Capítulo primero
El señor Barnstaple se va de vacaciones.
Índice Sección 1
El Sr. Barnstaple necesitaba urgentemente unas vacaciones, pero no tenía con quién ir ni adónde ir. Estaba agotado por el trabajo. Y estaba cansado de su casa.
Era un hombre de fuertes afectos naturales; amaba a su familia con tal intensidad que la conocía de memoria, y cuando se encontraba en esos estados de ánimo hastiados, se aburría profundamente. Sus tres hijos, que estaban creciendo, parecían hacerse cada día más altos y más grandes; se sentaban en las sillas en las que él iba a sentarse; le quitaban el piano para tocarlo ellos; llenaban la casa con carcajadas estruendosas por chistes que no se podían contar; interrumpían los inocentes coqueteos con las ancianas, que hasta entonces habían sido uno de sus principales consuelos en este valle; le ganaban al tenis; luchaban juguetonamente en los rellanos y se caían por las escaleras de dos en dos y de tres en tres con un estruendo enorme. Sus sombreros estaban por todas partes. Llegaban tarde al desayuno. Se acostaban todas las noches en medio de un alboroto: «¡Ja, ja, ja, ¡pum!», y a su madre parecía gustarle. Todos costaban dinero, con un alegre desprecio por el hecho de que todo había subido excepto la capacidad de ingresos del señor Barnstaple. Y cuando él decía algunas verdades incómodas sobre el señor Lloyd George a la hora de comer, o hacía el más mínimo intento de elevar el tono de la conversación por encima del nivel de la burla más tonta, la atención de todos se desviaba ostentosamente. ...
Al menos eso parecía ostensiblemente.
Deseaba fervientemente alejarse de su familia, ir a algún lugar donde pudiera pensar en sus diversos miembros con tranquilo orgullo y afecto, y donde no le molestaran. ...

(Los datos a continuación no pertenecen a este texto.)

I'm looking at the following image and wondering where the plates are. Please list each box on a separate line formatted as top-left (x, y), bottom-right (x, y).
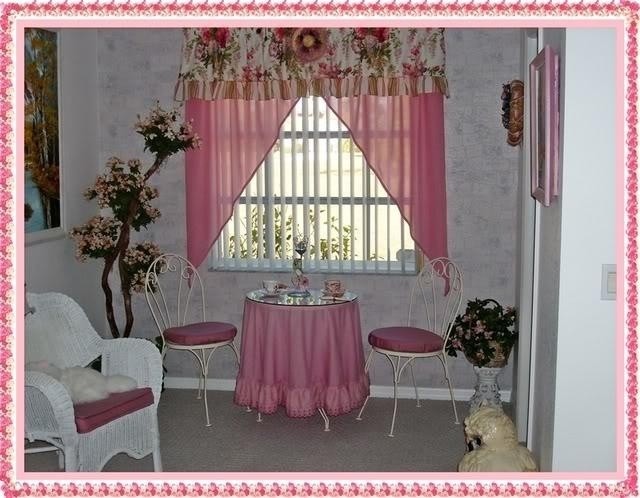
top-left (320, 288), bottom-right (345, 297)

Y también quería alejarse por un tiempo del señor Peeve. Las mismas calles se le estaban volviendo un tormento; deseaba no volver a ver jamás un periódico ni un cartel de prensa. Estaba obsesionado por aprensiones de algún tipo de colapso financiero y económico que haría que la Gran Guerra pareciera una mera catástrofe incidental. Esto se debía a que era subeditor y factótum general del Liberal, ese conocido órgano de los aspectos más deprimentes del pensamiento avanzado, y el invariable pesimismo del señor Peeve, su jefe, lo estaba contagiando cada vez más. Antes era posible oponer cierta resistencia al señor Peeve bromeando a escondidas sobre su pesadumbre con los demás miembros del equipo, pero ahora ya no había otros miembros del equipo: todos habían sido despedidos por el señor Peeve en un arranque de desaliento financiero. Prácticamente, ahora, nadie escribía regularmente para el Liberal salvo el señor Barnstaple y el señor Peeve. Así que el señor Peeve tenía todo a su antojo con el señor Barnstaple. Se sentaba encorvado en la silla editorial, con las manos hundidas en los bolsillos del pantalón, contemplando con pesimismo todo cuanto lo rodeaba, a veces durante dos horas seguidas. La tendencia natural del señor Barnstaple era hacia una modesta esperanza y una creencia en el progreso, pero el señor Peeve sostenía firmemente que la creencia en el progreso estaba, por lo menos, seis años pasada de moda, y que la esperanza más brillante que le quedaba al liberalismo era la de un buen Día del Juicio Final, y pronto. Y una vez terminada la copia de lo que el equipo, cuando aún existía un equipo, solía llamar su indigestión semanal, el señor Peeve se marchaba y dejaba al señor Barnstaple la tarea de reunir el resto del periódico para la semana siguiente.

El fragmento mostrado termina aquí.